So in my attempts at procrastination I came across this little clip about Heroin in Huntingdon, and how they're combating it.
[Warning, footage of a guy OD'ing at one point, though thankfully he recovers]
http://www.bbc.co.uk/news/av/world-us-canada-39343289/the-heroin-ravaged-city-fighting-backNow
the lawsuits began sometime in January this year, so this isn't "new" news, however it's interesting how they're tackling it.
Similar stories were heard coming out of other towns in West Virginia afterwards. As quoted by the Mayor of Huntingdon;
Rather than going to the taxpayers of the community and saying 'We need to raise your taxes to fight this epidemic', we need to go to those who are complicit in causing the epidemic.
The citizens in our city, our region and our state are living a nightmare that was avoidable.Profits have been pocketed while our community has been left with the fallout and stigma of the opioid epidemic.
A majority of heroin/opiate abusers started out just taking prescribed pain relief medications for injuries, which then went to taking larger doses, bribing for forged prescriptions, and some eventually moved on to straight-up heroin. Rather than only targeting the dealers and junkies, the city (and others) have decided to take on the companies that are shipping the drugs that are being abused and oil up the slopes in the first place. Judging by what facts the Mayor shoots out, I'm inclined to agree with him:
- Huntingdon is a county of <50,000 people
-The County (Huntingdon, Pennsylvania) is just around ~96,000
- In an (undisclosed) 5-year timeframe,
40 million doses of opiates were legally distributed (and assumedly, prescribed) in the County.

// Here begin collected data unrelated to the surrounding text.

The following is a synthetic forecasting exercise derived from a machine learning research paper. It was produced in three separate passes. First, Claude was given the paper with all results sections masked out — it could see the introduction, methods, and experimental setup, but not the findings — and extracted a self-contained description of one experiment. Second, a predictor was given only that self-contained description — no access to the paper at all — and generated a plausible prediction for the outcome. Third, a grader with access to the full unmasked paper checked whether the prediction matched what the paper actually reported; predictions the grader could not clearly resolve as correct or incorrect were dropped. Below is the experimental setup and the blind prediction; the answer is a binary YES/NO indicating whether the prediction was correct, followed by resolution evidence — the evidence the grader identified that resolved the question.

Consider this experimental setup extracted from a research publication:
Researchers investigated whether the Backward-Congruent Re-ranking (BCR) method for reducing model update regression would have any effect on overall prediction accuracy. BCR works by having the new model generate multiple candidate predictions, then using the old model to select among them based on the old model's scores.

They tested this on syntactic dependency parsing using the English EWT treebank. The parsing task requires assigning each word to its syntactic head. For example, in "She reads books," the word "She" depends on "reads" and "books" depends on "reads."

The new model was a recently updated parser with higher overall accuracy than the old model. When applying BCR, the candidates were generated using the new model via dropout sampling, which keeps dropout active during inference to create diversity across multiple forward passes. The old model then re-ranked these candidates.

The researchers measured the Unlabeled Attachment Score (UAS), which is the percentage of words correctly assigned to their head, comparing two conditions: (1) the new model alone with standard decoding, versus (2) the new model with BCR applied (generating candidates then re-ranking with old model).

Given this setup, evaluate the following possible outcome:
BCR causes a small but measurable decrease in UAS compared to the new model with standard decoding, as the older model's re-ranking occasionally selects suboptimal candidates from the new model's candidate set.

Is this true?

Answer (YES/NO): NO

Then in the article linked above, there's some other distressing facts were released from the neighbouring state;
Current West Virginia Attorney General Patrick Morrisey filed a lawsuit against San Francisco-based McKesson Corp. a year ago, saying at the time that an investigation by his office found that McKesson delivered about 99.5 million doses of hydrocodone and oxycodone to West Virginia between 2007 and 2012.
...
A medical practitioner in Barboursville admitted in federal court that he wrote a fraudulent prescription to illegally obtain more than 100 oxycodone pills from an employee.
Where those went exactly, you can only guess. But then it raises several difficult questions, most of which will have to be decided in the courts.

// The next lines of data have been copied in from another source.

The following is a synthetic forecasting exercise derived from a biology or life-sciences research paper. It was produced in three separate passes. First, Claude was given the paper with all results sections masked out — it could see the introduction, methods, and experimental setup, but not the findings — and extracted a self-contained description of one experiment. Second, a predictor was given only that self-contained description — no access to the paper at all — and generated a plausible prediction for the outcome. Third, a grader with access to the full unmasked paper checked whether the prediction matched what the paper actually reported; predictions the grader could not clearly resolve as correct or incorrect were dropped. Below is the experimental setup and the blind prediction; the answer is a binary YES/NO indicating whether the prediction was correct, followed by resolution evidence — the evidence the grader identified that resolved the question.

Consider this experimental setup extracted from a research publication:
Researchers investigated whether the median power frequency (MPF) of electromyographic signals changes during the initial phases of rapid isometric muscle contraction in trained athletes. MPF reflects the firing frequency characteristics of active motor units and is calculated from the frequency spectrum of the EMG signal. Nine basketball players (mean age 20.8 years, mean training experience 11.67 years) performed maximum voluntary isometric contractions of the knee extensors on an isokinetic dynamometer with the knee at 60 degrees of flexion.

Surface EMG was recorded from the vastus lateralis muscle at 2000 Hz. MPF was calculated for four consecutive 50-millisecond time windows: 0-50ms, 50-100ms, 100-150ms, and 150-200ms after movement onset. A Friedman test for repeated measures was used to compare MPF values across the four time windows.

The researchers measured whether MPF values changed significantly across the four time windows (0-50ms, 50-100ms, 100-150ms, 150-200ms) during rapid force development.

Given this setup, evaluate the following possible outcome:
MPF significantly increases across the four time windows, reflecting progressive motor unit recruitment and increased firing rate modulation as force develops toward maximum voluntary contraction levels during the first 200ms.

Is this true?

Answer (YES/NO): NO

Is "Big Pharma" primarily at fault for distributing these pain relief medications and turning over massive profits without raising questions as to why such large orders are being requested, or is it the shady practitioners, GP's, pharmacists and what-have-you who are truly at fault for forging prescriptions for large doses for their "patients", or is the population under such addictions the main cause for such over-indulgence and abuse of the drugs available in the system in the first place?

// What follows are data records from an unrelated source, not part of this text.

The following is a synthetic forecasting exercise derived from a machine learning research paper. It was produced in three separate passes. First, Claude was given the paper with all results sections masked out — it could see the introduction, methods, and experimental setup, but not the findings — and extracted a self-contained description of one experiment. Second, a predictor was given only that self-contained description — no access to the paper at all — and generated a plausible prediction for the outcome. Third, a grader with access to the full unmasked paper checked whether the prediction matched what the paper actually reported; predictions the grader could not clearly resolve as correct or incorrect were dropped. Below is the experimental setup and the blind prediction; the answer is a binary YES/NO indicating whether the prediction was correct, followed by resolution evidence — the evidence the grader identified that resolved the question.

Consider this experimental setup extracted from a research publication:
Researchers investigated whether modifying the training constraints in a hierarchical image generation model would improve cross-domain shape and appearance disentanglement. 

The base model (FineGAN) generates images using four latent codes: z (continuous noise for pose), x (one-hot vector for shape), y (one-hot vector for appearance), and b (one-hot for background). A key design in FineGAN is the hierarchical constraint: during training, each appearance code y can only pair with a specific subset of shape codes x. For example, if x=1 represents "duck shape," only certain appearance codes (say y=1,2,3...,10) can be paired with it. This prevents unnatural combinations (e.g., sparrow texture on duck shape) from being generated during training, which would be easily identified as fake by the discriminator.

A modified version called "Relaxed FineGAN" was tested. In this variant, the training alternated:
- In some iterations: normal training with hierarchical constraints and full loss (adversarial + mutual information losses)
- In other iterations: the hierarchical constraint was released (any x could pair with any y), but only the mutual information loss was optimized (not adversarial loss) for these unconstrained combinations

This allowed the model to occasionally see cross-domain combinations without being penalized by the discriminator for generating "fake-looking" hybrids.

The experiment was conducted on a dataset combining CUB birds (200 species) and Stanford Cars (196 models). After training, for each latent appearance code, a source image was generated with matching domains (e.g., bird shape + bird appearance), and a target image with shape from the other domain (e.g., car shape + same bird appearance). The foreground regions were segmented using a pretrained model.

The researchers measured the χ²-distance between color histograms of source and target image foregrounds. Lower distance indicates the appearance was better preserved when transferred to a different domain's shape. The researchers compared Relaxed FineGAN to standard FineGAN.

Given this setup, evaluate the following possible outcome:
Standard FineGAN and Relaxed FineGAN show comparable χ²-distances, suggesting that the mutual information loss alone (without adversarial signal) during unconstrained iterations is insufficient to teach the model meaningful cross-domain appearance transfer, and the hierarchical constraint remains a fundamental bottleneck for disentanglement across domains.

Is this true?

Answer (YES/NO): NO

I hope the news reports on the outcome of this, I want to see what happens and if the problem is ever truly resolved. Personally I think the corrupt practitioners and distribution companies are at fault for this. Not to reduce the responsibility of the people abusing the drugs themselves, but the system for acquiring such drugs so readily is what has started the problem in the first place which has since snowballed into something out of proportion and made those dose distributions so high.